Pitch decks are those spiffy, slick and often meaningless presentations that are supposed to get you the millions your company deserves.
The problem is, like everything in the Valley these days, it’s all the same. Going to this site [or this one] will dazzle you with the sexiest pitch decks (dare I say the “bubble in the making” here?). However, it’s an orgy of homogeneity, a grand sameness that’s a testament to a startup culture that’s trying to be different, by being the same.
Where’s the risk in putting together a presentation that looks the same as everyone else’s? Not much. What’s riskier is not having a great idea and a great team.And therein lies the essential question: What do investors really care about?
Just two things stand out: a big idea and a great team.
A big idea has the following characteristics:
– It addresses a big, big market. Like – billions and billions being spent. Going after a $20 million market,meh. Going after a $300 billion market,hmmm…

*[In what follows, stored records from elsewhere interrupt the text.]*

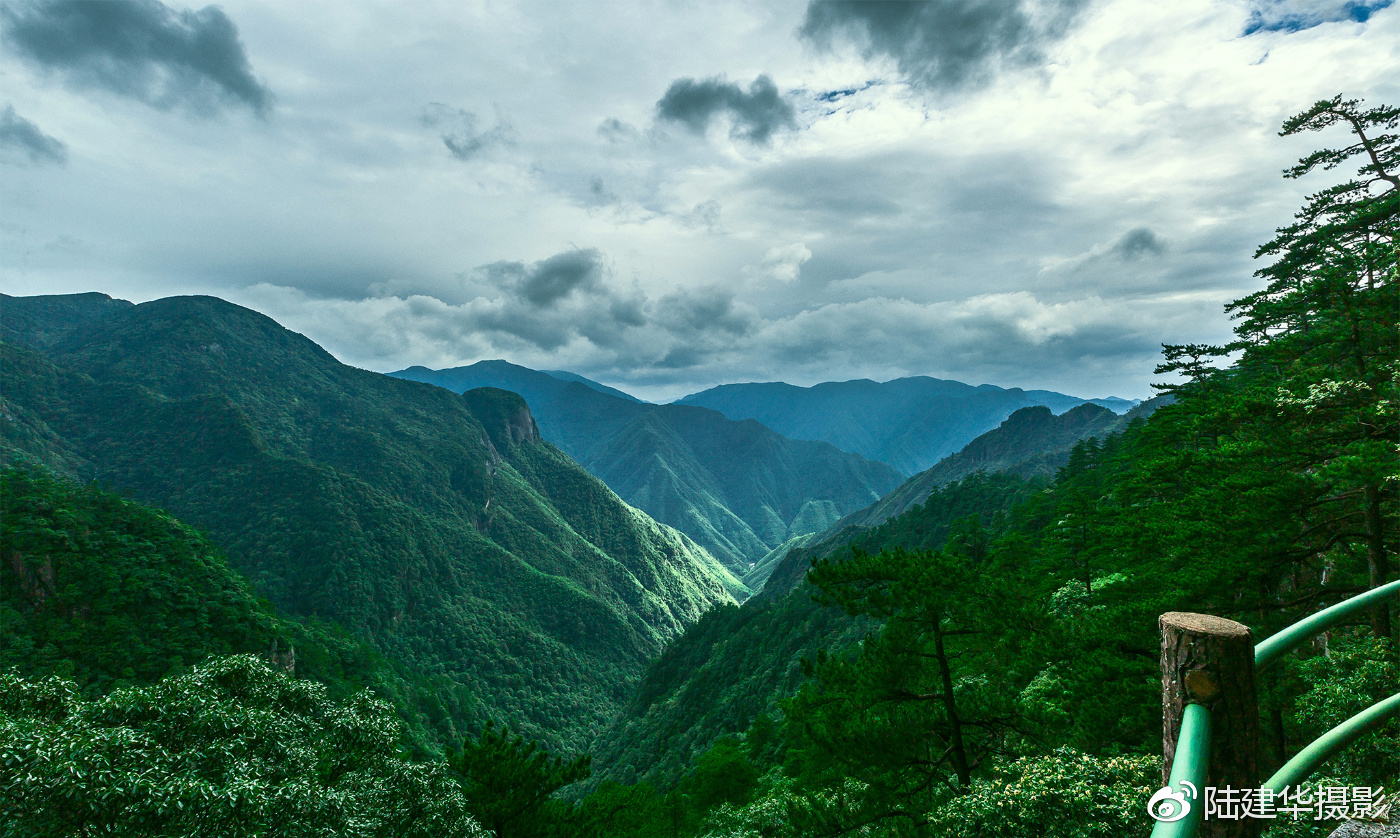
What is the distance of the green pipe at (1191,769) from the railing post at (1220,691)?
9 cm

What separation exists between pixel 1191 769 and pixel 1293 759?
380 mm

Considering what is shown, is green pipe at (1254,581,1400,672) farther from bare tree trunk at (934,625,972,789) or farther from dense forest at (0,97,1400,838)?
bare tree trunk at (934,625,972,789)

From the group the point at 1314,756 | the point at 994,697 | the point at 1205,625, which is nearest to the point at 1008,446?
the point at 994,697

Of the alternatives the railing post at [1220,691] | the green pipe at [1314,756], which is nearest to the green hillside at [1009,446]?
the railing post at [1220,691]

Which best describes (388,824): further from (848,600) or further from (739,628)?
(739,628)

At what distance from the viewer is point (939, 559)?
12266 mm

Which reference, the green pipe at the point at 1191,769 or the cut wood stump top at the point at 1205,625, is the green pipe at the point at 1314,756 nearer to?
the green pipe at the point at 1191,769

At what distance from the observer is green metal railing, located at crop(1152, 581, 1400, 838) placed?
2.28 metres

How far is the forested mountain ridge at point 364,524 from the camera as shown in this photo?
114938 mm

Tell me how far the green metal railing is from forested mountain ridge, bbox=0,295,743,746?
103243 mm

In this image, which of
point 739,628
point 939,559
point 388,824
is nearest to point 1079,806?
point 939,559

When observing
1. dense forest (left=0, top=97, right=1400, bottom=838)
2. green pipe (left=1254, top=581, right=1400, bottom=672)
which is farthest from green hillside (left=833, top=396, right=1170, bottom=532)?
green pipe (left=1254, top=581, right=1400, bottom=672)

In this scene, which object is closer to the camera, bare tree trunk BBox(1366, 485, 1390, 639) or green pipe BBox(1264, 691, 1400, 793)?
green pipe BBox(1264, 691, 1400, 793)

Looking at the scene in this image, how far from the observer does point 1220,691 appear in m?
2.79
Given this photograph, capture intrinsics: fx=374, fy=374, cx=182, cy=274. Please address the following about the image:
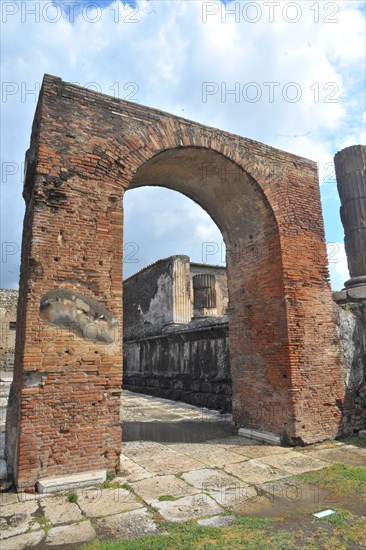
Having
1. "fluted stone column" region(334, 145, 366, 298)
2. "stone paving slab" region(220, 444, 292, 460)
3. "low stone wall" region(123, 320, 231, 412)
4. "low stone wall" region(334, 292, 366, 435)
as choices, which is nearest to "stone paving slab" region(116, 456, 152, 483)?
"stone paving slab" region(220, 444, 292, 460)

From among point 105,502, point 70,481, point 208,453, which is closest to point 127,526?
point 105,502

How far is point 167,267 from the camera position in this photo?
17172 millimetres

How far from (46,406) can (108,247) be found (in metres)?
2.19

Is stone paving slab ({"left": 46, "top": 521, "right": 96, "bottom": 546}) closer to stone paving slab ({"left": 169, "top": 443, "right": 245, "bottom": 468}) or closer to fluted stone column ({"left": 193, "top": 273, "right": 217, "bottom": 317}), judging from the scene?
stone paving slab ({"left": 169, "top": 443, "right": 245, "bottom": 468})

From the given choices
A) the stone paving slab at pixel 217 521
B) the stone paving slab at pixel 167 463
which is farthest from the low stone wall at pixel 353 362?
the stone paving slab at pixel 217 521

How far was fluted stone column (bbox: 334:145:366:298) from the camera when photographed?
8.34 metres

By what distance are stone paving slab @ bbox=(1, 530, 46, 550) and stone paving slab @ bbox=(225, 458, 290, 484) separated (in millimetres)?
2368

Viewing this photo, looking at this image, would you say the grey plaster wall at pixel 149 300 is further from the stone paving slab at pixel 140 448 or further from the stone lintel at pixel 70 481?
the stone lintel at pixel 70 481

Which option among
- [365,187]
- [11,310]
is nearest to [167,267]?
[365,187]

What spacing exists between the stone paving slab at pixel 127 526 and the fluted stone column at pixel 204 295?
1320 cm

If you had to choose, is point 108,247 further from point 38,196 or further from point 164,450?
point 164,450

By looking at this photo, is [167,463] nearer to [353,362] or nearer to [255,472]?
[255,472]

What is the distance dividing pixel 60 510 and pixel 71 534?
578mm

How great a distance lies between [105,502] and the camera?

– There’s a big, fat opportunity. There’s something missing in the market, or something that’s going to be happening, that opens the door to your product or service being a massive success. Your technology needs to be different, disruptive and interesting. And if you can’t reasonably forecast your company getting to several hundred million in revenue, then rethink the VC route.
– It’s different. Being the 10th also-ran player in a market is not interesting. That doesn’t, however, mean you have to be obsessed with being different. It’s just you need something that sets you apart from all the rest. (A good start is to read the 3 most powerful words every brand needs.)
But let’s dig a little further. Venture investors (as opposed to private equity investors) aren’t investing in startups just to get 2-3x return on their money. The venture model is fairly simple: each investment has to have the potential to generate outsized returns –10x return – a “ten bagger”.
So, you need an idea that will generate outsized returns.The classic pitch deck, as outlined by a colleague (Mark Wright at BCVC) has the following elements:
1. Investment highlights
2. Platform/Business Description
3. What compelling problem does it solve
4. Target Customers
5. Competitive dynamics/ current customers – if any
6. Barriers to entry
7. Management team
8. Holes in team
9. Financial model
10. Amount being raised/Use of proceeds
11. Operational and financial milestones/How is our performance to be judged
12. Three year quarterly projections that includes the quarterly can burn rate
13. Client references
14. Repeat investment highlights.
Good. That’s a start, and a good checklist to keep in mind.
Basic rules for the pitch itself are to accept questions and interruptions during the pitch. Give it 45 minutes max. Do not send out the pitch in advance. And don’t ask a VC to sign an NDA. Most won’t.
Business plans, on the other hand, are largely meaningless for raising capital (I’m excepting, of course, where it’s a prerequisite, such as an SBA loan). A good Powerpoint deck is often enough to get the discussion going from institutional investors.
However, you should write a business plan for your own use. Writing a great business plan means that you write something that will be a living, breathing document that gives an insightful analysis into the business objectives, priorities, plans, and methods of measurement. It is for use, not necessarily for investors. If you’re just going to print one up for investors and then forget about it, it’s a waste of time.
And if you’re looking for a template for a business plan, the reality is that there is no really good template for a business plan. Great business plans are real documents that reflect the mission, objectives, and plans that you expect to actually implement.
In other words, there is no template for common sense.